ウェスタンガール さんの感想・評価
4.5
物語 : 4.5
作画 : 4.5
声優 : 4.5
音楽 : 4.5
キャラ : 4.5
状態:観終わった
羊たちの主張
このアニメを観ながら、ふと思い出した絵がある。
子供の頃持っていたカラー刷りの百科事典、その中で見つけた不思議な絵だ。
それは一昨年全ての修復を終え、一般公開にこぎ着けた中世フランドル絵画の最高傑作である『ゲントの祭壇画』の一枚、別名「神秘の子羊の礼拝」とも呼ばれ、イエス・キリストを表す子羊が祭壇で生贄(いけにえ)にささげられる様子が描かれたものだ。
その作品に再び再会をを果たしたのはテレビ越しではあったが、それはそれは驚いたのである。ただの羊であったその顔は、製作当時の姿に修復され、我々を見据えている。
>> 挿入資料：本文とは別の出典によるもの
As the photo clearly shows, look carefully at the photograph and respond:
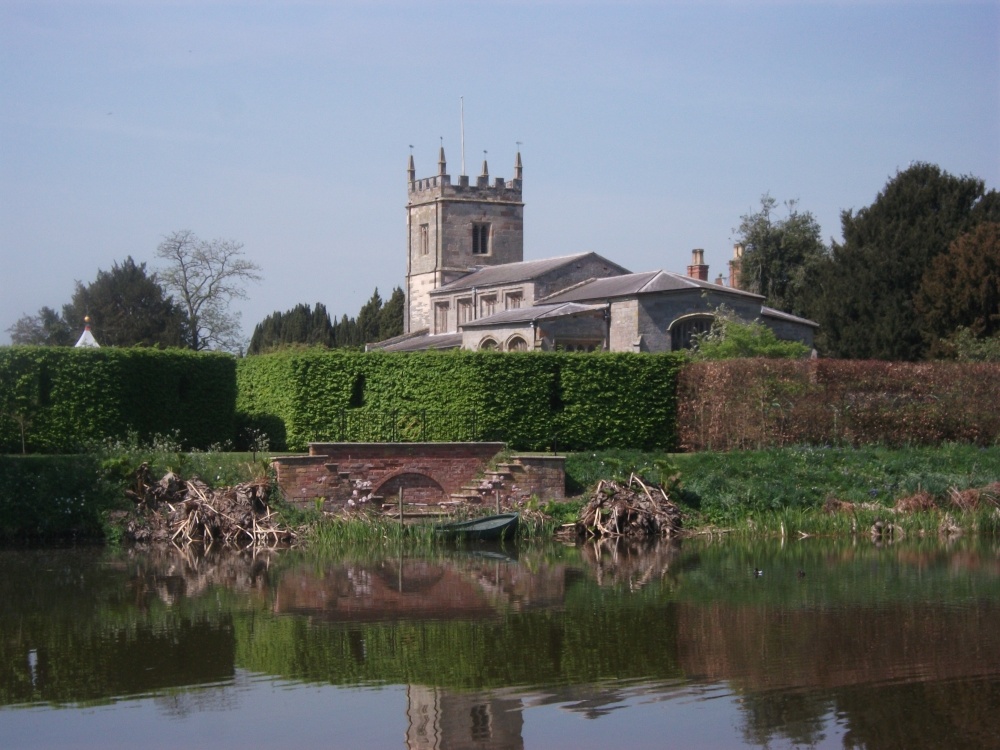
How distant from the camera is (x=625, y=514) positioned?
2241 cm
宗教心など全くなく、ましてや拝金似非教団とのつながりなど無い私ではあるが、見透かされているような畏怖を覚えたのである。
印象的な“あのシーン”に被ったのである。
そして勿論、『羊たちの沈黙』につながってゆく訳だ。
原題は“The Silence of the Lambs”だそうだ。
ラムは、門歯(永久歯)が一本も生えていない子羊のことであり、純粋さの象徴であり、屠殺される運命を前に沈黙する姿でもある。
人間はどうだろう?
一般的には、永久歯が生え揃うと言われる(ネタバレ)歳。
思春期を超え、青年期に指しかかろうとする時期。
ラムがマトンとなり、やっと“らしさ”を押し出そうともがいて行くとき。
面白い作品であった。
この辺りにしておこう。
もう強烈なネタバレを遣らかしそうなので…。